INSTRUCTIONS FOR THE TASK>
Each entry needs to be copied exactly, with nothing left out.

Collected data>
:::::

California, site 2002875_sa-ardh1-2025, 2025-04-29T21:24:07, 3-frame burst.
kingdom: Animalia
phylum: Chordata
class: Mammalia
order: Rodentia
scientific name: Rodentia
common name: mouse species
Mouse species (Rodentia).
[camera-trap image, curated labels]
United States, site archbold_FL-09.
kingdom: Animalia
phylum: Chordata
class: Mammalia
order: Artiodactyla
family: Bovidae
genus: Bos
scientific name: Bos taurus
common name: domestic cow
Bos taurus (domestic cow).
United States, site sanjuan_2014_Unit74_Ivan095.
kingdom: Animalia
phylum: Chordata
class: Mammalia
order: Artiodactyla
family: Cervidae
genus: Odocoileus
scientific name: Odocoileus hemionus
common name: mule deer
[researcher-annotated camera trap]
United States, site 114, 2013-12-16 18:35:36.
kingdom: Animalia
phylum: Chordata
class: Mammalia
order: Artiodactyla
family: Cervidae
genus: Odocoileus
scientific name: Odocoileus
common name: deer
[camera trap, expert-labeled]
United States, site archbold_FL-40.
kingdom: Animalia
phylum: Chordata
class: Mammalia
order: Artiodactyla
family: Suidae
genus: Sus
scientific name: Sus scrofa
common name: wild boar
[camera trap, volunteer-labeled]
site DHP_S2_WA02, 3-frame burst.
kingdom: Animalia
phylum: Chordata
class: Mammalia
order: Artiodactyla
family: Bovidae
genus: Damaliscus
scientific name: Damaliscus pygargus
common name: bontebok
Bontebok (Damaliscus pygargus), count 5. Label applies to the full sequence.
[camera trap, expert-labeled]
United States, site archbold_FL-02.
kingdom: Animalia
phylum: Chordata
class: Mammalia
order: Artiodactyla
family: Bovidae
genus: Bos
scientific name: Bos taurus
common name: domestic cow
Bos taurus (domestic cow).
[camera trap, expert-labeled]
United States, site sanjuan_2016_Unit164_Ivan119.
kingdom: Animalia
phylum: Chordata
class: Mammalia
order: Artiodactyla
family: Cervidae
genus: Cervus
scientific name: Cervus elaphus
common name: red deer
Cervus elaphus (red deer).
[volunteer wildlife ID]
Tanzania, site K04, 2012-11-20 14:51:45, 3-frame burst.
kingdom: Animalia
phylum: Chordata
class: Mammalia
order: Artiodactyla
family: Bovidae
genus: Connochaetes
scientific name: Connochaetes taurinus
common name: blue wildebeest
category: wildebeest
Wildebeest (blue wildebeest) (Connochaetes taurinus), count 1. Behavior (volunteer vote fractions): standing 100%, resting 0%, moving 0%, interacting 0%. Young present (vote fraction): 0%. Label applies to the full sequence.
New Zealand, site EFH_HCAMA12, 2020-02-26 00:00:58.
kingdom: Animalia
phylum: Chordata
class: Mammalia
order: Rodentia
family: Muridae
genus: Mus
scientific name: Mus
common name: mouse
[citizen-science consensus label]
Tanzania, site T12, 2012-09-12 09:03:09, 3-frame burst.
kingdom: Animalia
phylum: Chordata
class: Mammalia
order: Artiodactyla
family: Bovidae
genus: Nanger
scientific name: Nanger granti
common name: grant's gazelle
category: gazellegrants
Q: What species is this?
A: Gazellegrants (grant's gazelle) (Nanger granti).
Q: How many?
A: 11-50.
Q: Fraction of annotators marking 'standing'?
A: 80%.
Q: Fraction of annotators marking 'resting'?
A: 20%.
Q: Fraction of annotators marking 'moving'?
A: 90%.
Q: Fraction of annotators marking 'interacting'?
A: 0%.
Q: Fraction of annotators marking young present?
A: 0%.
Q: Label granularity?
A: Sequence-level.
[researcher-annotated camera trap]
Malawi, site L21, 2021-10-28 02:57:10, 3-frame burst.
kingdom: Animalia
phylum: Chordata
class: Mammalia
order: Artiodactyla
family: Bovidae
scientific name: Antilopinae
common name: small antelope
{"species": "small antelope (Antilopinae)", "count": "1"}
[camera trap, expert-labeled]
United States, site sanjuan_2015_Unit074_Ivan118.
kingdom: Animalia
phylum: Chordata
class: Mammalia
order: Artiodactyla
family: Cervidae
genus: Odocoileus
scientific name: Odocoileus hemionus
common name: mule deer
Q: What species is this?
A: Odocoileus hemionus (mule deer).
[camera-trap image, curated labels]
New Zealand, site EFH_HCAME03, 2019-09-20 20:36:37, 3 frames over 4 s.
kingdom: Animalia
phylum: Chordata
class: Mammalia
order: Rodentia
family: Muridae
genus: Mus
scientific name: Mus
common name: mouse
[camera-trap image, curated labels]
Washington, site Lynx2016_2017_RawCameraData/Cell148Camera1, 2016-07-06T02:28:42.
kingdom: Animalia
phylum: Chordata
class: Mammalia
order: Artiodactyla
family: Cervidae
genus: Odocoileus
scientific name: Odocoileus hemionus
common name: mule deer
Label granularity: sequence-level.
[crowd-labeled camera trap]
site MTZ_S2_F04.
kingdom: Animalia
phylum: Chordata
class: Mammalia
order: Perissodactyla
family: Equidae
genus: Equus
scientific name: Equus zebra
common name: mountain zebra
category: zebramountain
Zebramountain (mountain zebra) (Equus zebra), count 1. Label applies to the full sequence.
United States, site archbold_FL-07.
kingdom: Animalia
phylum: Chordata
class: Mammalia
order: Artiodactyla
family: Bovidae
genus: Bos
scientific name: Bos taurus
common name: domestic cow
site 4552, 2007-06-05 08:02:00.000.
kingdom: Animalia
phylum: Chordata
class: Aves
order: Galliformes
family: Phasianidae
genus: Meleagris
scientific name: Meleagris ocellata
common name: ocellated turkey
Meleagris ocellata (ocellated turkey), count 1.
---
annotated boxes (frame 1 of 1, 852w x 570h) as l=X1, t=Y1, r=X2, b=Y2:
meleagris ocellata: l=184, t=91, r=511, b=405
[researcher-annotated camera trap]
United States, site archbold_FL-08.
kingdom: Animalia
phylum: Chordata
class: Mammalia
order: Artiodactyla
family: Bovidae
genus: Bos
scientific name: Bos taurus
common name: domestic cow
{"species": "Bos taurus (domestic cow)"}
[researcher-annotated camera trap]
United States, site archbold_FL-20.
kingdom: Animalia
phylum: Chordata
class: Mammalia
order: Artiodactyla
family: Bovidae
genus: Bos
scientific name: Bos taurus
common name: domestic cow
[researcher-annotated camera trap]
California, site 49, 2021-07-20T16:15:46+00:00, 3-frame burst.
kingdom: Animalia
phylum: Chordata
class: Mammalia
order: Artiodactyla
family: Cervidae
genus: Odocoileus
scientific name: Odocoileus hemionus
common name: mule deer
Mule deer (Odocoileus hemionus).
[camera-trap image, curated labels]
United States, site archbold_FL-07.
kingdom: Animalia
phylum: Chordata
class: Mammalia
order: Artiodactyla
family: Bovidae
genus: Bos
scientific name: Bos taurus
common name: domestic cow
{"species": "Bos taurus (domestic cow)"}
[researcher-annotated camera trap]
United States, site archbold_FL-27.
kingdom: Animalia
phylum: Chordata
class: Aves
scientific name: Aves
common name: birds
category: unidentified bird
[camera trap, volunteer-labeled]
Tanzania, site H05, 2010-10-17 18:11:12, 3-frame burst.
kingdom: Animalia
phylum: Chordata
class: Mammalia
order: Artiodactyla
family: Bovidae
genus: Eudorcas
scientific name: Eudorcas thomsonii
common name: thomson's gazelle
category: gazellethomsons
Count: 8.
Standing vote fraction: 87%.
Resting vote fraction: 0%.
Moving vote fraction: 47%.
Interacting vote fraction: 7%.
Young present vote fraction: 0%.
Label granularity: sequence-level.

:::::

ANSWER SECTION>
California, site 2002875_sa-ardh1-2025, 2025-04-29T21:24:07, 3-frame burst.
kingdom: Animalia
phylum: Chordata
class: Mammalia
order: Rodentia
scientific name: Rodentia
common name: mouse species
Mouse species (Rodentia).
[camera-trap image, curated labels]
United States, site archbold_FL-09.
kingdom: Animalia
phylum: Chordata
class: Mammalia
order: Artiodactyla
family: Bovidae
genus: Bos
scientific name: Bos taurus
common name: domestic cow
Bos taurus (domestic cow).
United States, site sanjuan_2014_Unit74_Ivan095.
kingdom: Animalia
phylum: Chordata
class: Mammalia
order: Artiodactyla
family: Cervidae
genus: Odocoileus
scientific name: Odocoileus hemionus
common name: mule deer
[researcher-annotated camera trap]
United States, site 114, 2013-12-16 18:35:36.
kingdom: Animalia
phylum: Chordata
class: Mammalia
order: Artiodactyla
family: Cervidae
genus: Odocoileus
scientific name: Odocoileus
common name: deer
[camera trap, expert-labeled]
United States, site archbold_FL-40.
kingdom: Animalia
phylum: Chordata
class: Mammalia
order: Artiodactyla
family: Suidae
genus: Sus
scientific name: Sus scrofa
common name: wild boar
[camera trap, volunteer-labeled]
site DHP_S2_WA02, 3-frame burst.
kingdom: Animalia
phylum: Chordata
class: Mammalia
order: Artiodactyla
family: Bovidae
genus: Damaliscus
scientific name: Damaliscus pygargus
common name: bontebok
Bontebok (Damaliscus pygargus), count 5. Label applies to the full sequence.
[camera trap, expert-labeled]
United States, site archbold_FL-02.
kingdom: Animalia
phylum: Chordata
class: Mammalia
order: Artiodactyla
family: Bovidae
genus: Bos
scientific name: Bos taurus
common name: domestic cow
Bos taurus (domestic cow).
[camera trap, expert-labeled]
United States, site sanjuan_2016_Unit164_Ivan119.
kingdom: Animalia
phylum: Chordata
class: Mammalia
order: Artiodactyla
family: Cervidae
genus: Cervus
scientific name: Cervus elaphus
common name: red deer
Cervus elaphus (red deer).
[volunteer wildlife ID]
Tanzania, site K04, 2012-11-20 14:51:45, 3-frame burst.
kingdom: Animalia
phylum: Chordata
class: Mammalia
order: Artiodactyla
family: Bovidae
genus: Connochaetes
scientific name: Connochaetes taurinus
common name: blue wildebeest
category: wildebeest
Wildebeest (blue wildebeest) (Connochaetes taurinus), count 1. Behavior (volunteer vote fractions): standing 100%, resting 0%, moving 0%, interacting 0%. Young present (vote fraction): 0%. Label applies to the full sequence.
New Zealand, site EFH_HCAMA12, 2020-02-26 00:00:58.
kingdom: Animalia
phylum: Chordata
class: Mammalia
order: Rodentia
family: Muridae
genus: Mus
scientific name: Mus
common name: mouse
[citizen-science consensus label]
Tanzania, site T12, 2012-09-12 09:03:09, 3-frame burst.
kingdom: Animalia
phylum: Chordata
class: Mammalia
order: Artiodactyla
family: Bovidae
genus: Nanger
scientific name: Nanger granti
common name: grant's gazelle
category: gazellegrants
Q: What species is this?
A: Gazellegrants (grant's gazelle) (Nanger granti).
Q: How many?
A: 11-50.
Q: Fraction of annotators marking 'standing'?
A: 80%.
Q: Fraction of annotators marking 'resting'?
A: 20%.
Q: Fraction of annotators marking 'moving'?
A: 90%.
Q: Fraction of annotators marking 'interacting'?
A: 0%.
Q: Fraction of annotators marking young present?
A: 0%.
Q: Label granularity?
A: Sequence-level.
[researcher-annotated camera trap]
Malawi, site L21, 2021-10-28 02:57:10, 3-frame burst.
kingdom: Animalia
phylum: Chordata
class: Mammalia
order: Artiodactyla
family: Bovidae
scientific name: Antilopinae
common name: small antelope
{"species": "small antelope (Antilopinae)", "count": "1"}
[camera trap, expert-labeled]
United States, site sanjuan_2015_Unit074_Ivan118.
kingdom: Animalia
phylum: Chordata
class: Mammalia
order: Artiodactyla
family: Cervidae
genus: Odocoileus
scientific name: Odocoileus hemionus
common name: mule deer
Q: What species is this?
A: Odocoileus hemionus (mule deer).
[camera-trap image, curated labels]
New Zealand, site EFH_HCAME03, 2019-09-20 20:36:37, 3 frames over 4 s.
kingdom: Animalia
phylum: Chordata
class: Mammalia
order: Rodentia
family: Muridae
genus: Mus
scientific name: Mus
common name: mouse
[camera-trap image, curated labels]
Washington, site Lynx2016_2017_RawCameraData/Cell148Camera1, 2016-07-06T02:28:42.
kingdom: Animalia
phylum: Chordata
class: Mammalia
order: Artiodactyla
family: Cervidae
genus: Odocoileus
scientific name: Odocoileus hemionus
common name: mule deer
Label granularity: sequence-level.
[crowd-labeled camera trap]
site MTZ_S2_F04.
kingdom: Animalia
phylum: Chordata
class: Mammalia
order: Perissodactyla
family: Equidae
genus: Equus
scientific name: Equus zebra
common name: mountain zebra
category: zebramountain
Zebramountain (mountain zebra) (Equus zebra), count 1. Label applies to the full sequence.
United States, site archbold_FL-07.
kingdom: Animalia
phylum: Chordata
class: Mammalia
order: Artiodactyla
family: Bovidae
genus: Bos
scientific name: Bos taurus
common name: domestic cow
site 4552, 2007-06-05 08:02:00.000.
kingdom: Animalia
phylum: Chordata
class: Aves
order: Galliformes
family: Phasianidae
genus: Meleagris
scientific name: Meleagris ocellata
common name: ocellated turkey
Meleagris ocellata (ocellated turkey), count 1.
---
annotated boxes (frame 1 of 1, 852w x 570h) as l=X1, t=Y1, r=X2, b=Y2:
meleagris ocellata: l=184, t=91, r=511, b=405
[researcher-annotated camera trap]
United States, site archbold_FL-08.
kingdom: Animalia
phylum: Chordata
class: Mammalia
order: Artiodactyla
family: Bovidae
genus: Bos
scientific name: Bos taurus
common name: domestic cow
{"species": "Bos taurus (domestic cow)"}
[researcher-annotated camera trap]
United States, site archbold_FL-20.
kingdom: Animalia
phylum: Chordata
class: Mammalia
order: Artiodactyla
family: Bovidae
genus: Bos
scientific name: Bos taurus
common name: domestic cow
[researcher-annotated camera trap]
California, site 49, 2021-07-20T16:15:46+00:00, 3-frame burst.
kingdom: Animalia
phylum: Chordata
class: Mammalia
order: Artiodactyla
family: Cervidae
genus: Odocoileus
scientific name: Odocoileus hemionus
common name: mule deer
Mule deer (Odocoileus hemionus).
[camera-trap image, curated labels]
United States, site archbold_FL-07.
kingdom: Animalia
phylum: Chordata
class: Mammalia
order: Artiodactyla
family: Bovidae
genus: Bos
scientific name: Bos taurus
common name: domestic cow
{"species": "Bos taurus (domestic cow)"}
[researcher-annotated camera trap]
United States, site archbold_FL-27.
kingdom: Animalia
phylum: Chordata
class: Aves
scientific name: Aves
common name: birds
category: unidentified bird
[camera trap, volunteer-labeled]
Tanzania, site H05, 2010-10-17 18:11:12, 3-frame burst.
kingdom: Animalia
phylum: Chordata
class: Mammalia
order: Artiodactyla
family: Bovidae
genus: Eudorcas
scientific name: Eudorcas thomsonii
common name: thomson's gazelle
category: gazellethomsons
Count: 8.
Standing vote fraction: 87%.
Resting vote fraction: 0%.
Moving vote fraction: 47%.
Interacting vote fraction: 7%.
Young present vote fraction: 0%.
Label granularity: sequence-level.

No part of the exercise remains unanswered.